At this point, it remains only to justify why the correlation functions of Hölder observables decay exponentially fast to complete the proof of Theorem 1. Below we will just sketch how this is proven (refereeing to Theorem 2.3 in Baladi’s book for more details). One writes

\displaystyle \begin{array}{rcl} C_n(f,g)&=&\int f\circ T^n g d\mu - \int f d\mu \int g d\mu = \int f\circ T^n g \phi_0 dm - \int f \phi_0 dm \int g \phi_0 dm \\ &=& \int f \left(\mathcal{L}^n(g\phi_0)-\phi_0\left(\int g\phi_0 dm\right)\right)dm \end{array}

Thus, it is clear that {C_n(f,g)} decays exponentially if we can show that {\mathcal{L}^n(g\phi_0)} converges towards the point {\left(\int g\phi_0 dm\right)\phi_0} in the line {\mathbb{R}\cdot\phi_0}.

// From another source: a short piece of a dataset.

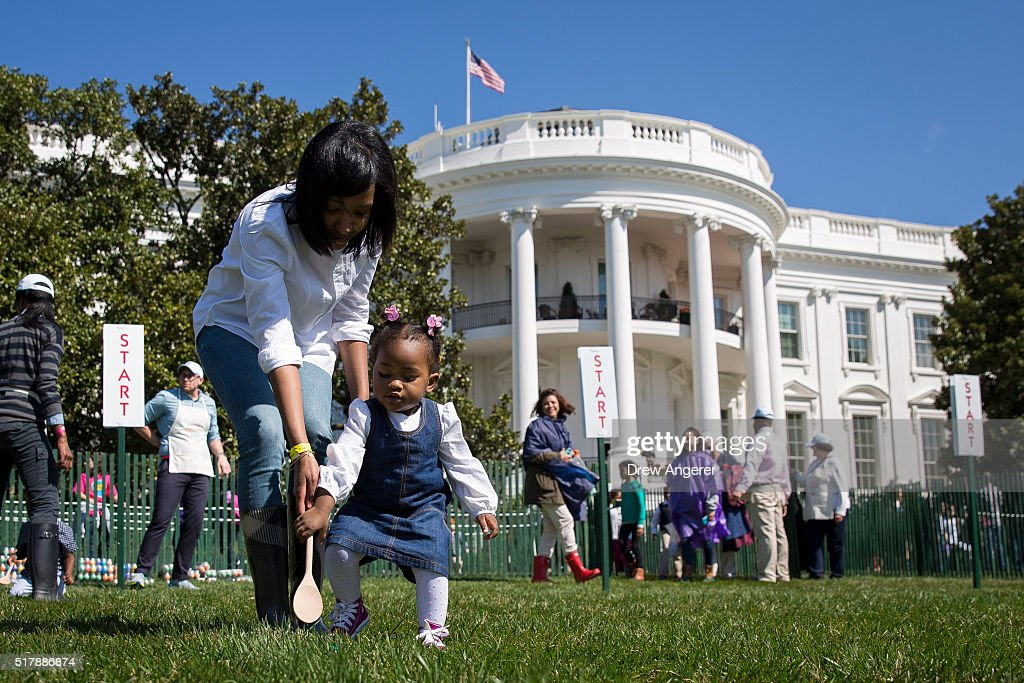 President Obama Hosts White House Easter Egg Roll : News Photo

Here, this convergence takes place for {g\in\Lambda_L} ({L>L_0}) in the {C^0} norm because, as we vaguely mentioned, this norm can be compared with the {\Theta_{\Lambda_L}}-distance and for the latter we dispose of the Cauchy estimate {\Theta_{\Lambda_L}(\mathcal{L}^n(\phi),\mathcal{L}^{n+k}(\psi))\leq \tanh(K(\gamma,L)/4)^{n-1}\cdot K(\gamma,L)}. In general, the case {g\in C^{\alpha}} can be reduced to the case {g\in\Lambda_L} because the cones {\Lambda_L} are big enough to contain open balls in the {C^{\alpha}}-norm (formally, one replaces {g} by {(g+c)\phi_0} where {c>0} is a sufficiently large constant so that {(g+c)\phi_0} belongs to some {\Lambda_L}). Anyhow, this is essentially all we can say about the proof of Theorem 1 without entering into technical details. So, let’s close this section with the following remarks.

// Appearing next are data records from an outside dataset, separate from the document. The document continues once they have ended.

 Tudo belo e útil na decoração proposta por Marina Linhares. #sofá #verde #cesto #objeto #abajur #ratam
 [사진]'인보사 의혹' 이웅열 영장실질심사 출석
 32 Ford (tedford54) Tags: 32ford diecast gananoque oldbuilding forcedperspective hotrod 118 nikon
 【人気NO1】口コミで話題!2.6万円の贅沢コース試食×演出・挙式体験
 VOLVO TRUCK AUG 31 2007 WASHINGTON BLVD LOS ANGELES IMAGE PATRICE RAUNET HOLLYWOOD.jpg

Remark 6 The Cauchy estimate for {\mathcal{L}} also allows to deduce its quasi-compactness in the space {C^{\alpha}} and the spectral gap property, i.e., its spectral radius is {1}, a simple eigenvalue of {\mathcal{L}} with eigenspace {\mathbb{R}\cdot\phi_0}, and all other elements of the spectrum of {\mathcal{L}} belong to the ball {B(0,r)\subset\mathbb{C}} centered at {0} and radius {r=\tanh(K(\gamma,L)/4)<1}. In general, the exponential decay of correlations and the quasi-compactness of the transfer operator are intimately related: for example, one can deduce exponential decay from quasi-compactness, and, for this reason, some authors try to prove first quasi-compactness before approaching the question of decay of correlation functions. However, as we will see in the next section, in the case of flows, one doesn’t necessarily has to show quasi-compactness of {\mathcal{L}} to deduce exponential decay of correlations, although some control of the spectrum of {\mathcal{L}} is needed in some way.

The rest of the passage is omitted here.